For our purposes, the normalised entropy will do.
* So what about text? Choose an alphabet
$$
S_\alpha = \mathtt{'abcdefghijklmnopqrstuvwxyz\_'}
$$
(by '_' we mean a space)
Some light pre-processing:
- make all letters lower case
- ignore punctuation etc
* So what about text? Probability distribution
Choose a letter at random from a text.
What is the chance you pick =e= or =q= or =' '= (space?)
- Support :: all (ascii) letters + space
- Mapping ::
$$
\Pr_\alpha(x) = \frac{\mathrm{count}(x)}{\mathrm{count}(\text{all letters})}
$$
* Letter probabilities
#+begin_src
a 0.0654 b 0.0124 c 0.0214 d 0.0311 e 0.1061
f 0.0195 g 0.0144 h 0.0547 i 0.0604 j 0.0014
k 0.0043 l 0.0316 m 0.0196 n 0.0586 o 0.0633
p 0.0145 q 0.0009 r 0.0483 s 0.0537 t 0.0783
u 0.0236 v 0.0078 w 0.0177 x 0.0013 y 0.0164
z 0.0004 0.1727
#+end_src
* Normalised entropy of letter probabilities
$$
H(\Pr_\alpha) = 4.095\ldots
$$
Maximum entropy, $\log_2 \frac{1}{27} \approx 4.754\ldots$
$$
\bar{H}(\Pr_\alpha) = \frac{4.095\ldots}{4.754\ldots} = 0.861\ldots
$$
* Pair and conditional probability
\begin{align*}
\Pr(y | x) &\qquad\text{probability of }y\text{ given }x\\
\Pr(x,y) &\qquad\text{probability of seeing the pair }(x,y)
\end{align*}
\begin{align*}
\Pr(x,y) &= \Pr(y|x) \Pr(x)\\
\Pr(y) &= \sum_x \Pr(y|x) \Pr(x)
\end{align*}
* Assignment 2a - Probability and Text (10%)

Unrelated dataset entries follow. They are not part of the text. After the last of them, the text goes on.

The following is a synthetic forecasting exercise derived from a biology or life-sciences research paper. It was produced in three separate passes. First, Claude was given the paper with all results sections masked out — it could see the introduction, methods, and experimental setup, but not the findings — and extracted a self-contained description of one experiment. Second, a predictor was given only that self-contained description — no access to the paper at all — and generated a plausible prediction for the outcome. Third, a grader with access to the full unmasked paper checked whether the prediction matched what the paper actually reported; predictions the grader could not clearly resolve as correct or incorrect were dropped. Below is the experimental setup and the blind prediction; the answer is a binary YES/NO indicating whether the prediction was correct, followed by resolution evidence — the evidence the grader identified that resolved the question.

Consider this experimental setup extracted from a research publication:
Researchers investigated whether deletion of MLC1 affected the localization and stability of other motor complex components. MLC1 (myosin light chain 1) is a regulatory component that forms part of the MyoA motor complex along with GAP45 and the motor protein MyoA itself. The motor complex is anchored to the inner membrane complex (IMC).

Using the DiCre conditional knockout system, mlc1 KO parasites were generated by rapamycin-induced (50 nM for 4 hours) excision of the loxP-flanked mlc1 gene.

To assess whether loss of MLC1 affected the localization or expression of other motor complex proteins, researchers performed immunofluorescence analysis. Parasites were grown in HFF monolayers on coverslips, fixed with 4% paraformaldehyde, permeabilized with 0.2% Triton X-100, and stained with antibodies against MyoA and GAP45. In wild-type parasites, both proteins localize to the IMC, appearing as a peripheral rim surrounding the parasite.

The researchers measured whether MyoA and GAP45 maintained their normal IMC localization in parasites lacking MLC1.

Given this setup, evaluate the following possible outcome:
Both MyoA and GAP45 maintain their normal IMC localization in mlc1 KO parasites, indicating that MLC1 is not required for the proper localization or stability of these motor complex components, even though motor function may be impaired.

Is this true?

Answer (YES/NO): NO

Write a program named =assignment-2a= that takes a file and
prints out a letter according to the distribution of letters in
that file, e.g.
#+begin_src
xgb21195@cafe:~/cs101$ assignment-2a filename
e
xgb21195@cafe:~/cs101$
#+end_src
* Assignment 2a - Probability and Text (10%)
/hint: use the Python 3 built in/ =random.choices= /function/
Note:
#+begin_src
random.choices(population, weights=None, ...)
#+end_src
- =population= $\rightarrow$ support
- =weights= $\rightarrow$ probabilities
https://docs.python.org/3/library/random.html
* Assignment 2b - Probability and Text (10%)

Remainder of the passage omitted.